The US and Kazakhstan went to extraordinary lengths to ensure the safety and security of the operation. Engineers designed and built huge cranes, massive storage casks, special railcars and the new storage facility behind fences, gun towers and other security layers.
Special handling facilities had to be constructed at BN-350 and at the railhead where the casks were unloaded onto trucks for the drive to the storage site. Interior Ministry guards and armored personnel carriers protected the convoys.
Train tracks and roads had to be upgraded to bear the weight of the 110-ton casks, command centers and communications networks were set up and Kazakh Interior Ministry troops underwent five weeks of training at the Sandia National Laboratories in New Mexico, which designs safeguards for the US nuclear arsenal.
Precautions for secret nuclear transfer
A dry run was held last November in minus 40-degree temperatures, and the lessons learned were incorporated into the final procedures.
“We had to examine the hydraulic fluid in the cranes and other machinery to make sure it would withstand the low temperatures,” the second knowledgeable US official said. “We took every precaution we possibly could.”
For instance, the massive storage casks, built in Ukraine and Russia, each have two bolted-on seals and a third seal welded on, and they were secured inside the railcars with a special locking mechanism, the US official said.
“Even if the guards could not protect the convoys and terrorists were able to get to the casks, it would have taken hours to get to the material,” the official said.
The IAEA has licensed the new facility for 50 years, taking pressure off Kazakhstan to decide the materials’ final disposition. It could reap commercial benefits from the highly enriched uranium, which can be “blended down” into commercial reactor fuel, US officials said.
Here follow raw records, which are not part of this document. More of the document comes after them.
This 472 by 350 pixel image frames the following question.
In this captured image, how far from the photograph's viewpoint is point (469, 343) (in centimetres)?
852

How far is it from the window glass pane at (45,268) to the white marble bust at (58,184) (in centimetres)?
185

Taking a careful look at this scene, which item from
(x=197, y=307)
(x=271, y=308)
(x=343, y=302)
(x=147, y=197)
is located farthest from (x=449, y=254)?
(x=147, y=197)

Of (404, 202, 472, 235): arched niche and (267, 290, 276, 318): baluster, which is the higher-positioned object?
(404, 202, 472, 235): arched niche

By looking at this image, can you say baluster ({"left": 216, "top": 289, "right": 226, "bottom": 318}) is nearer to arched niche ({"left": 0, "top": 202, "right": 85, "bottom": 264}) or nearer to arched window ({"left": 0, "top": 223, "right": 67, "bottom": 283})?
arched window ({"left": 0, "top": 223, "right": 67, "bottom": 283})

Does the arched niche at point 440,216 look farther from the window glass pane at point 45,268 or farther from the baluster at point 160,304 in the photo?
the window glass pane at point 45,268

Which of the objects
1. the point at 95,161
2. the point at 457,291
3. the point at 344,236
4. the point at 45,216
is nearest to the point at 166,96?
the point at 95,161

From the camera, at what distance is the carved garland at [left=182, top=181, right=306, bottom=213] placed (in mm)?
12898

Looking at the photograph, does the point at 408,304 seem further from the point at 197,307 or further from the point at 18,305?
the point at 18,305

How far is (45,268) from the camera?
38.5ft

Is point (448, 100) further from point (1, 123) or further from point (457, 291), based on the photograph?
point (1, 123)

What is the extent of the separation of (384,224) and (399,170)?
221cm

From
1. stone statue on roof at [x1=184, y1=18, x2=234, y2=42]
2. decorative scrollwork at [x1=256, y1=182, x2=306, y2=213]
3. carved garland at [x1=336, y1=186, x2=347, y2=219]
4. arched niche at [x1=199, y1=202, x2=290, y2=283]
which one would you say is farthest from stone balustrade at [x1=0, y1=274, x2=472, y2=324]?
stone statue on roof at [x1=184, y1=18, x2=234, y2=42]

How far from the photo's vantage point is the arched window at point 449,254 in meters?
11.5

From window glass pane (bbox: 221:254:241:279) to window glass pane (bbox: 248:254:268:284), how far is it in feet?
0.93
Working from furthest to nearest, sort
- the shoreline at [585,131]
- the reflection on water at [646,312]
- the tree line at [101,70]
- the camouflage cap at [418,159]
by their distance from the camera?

Before the Kazakhstan operation, the National Nuclear Security Administration, an arm of the Department of Energy, helped relocate more than 2.75 tons of weapons-grade highly enriched uranium and plutonium, most of it of Soviet and US origin, to secure sites around the world.
Until Kazakhstan, the largest transfer operation returned nearly 1,000 pounds of highly enriched uranium — enough for 18 bombs — to Russia from Poland, a project that was completed in September.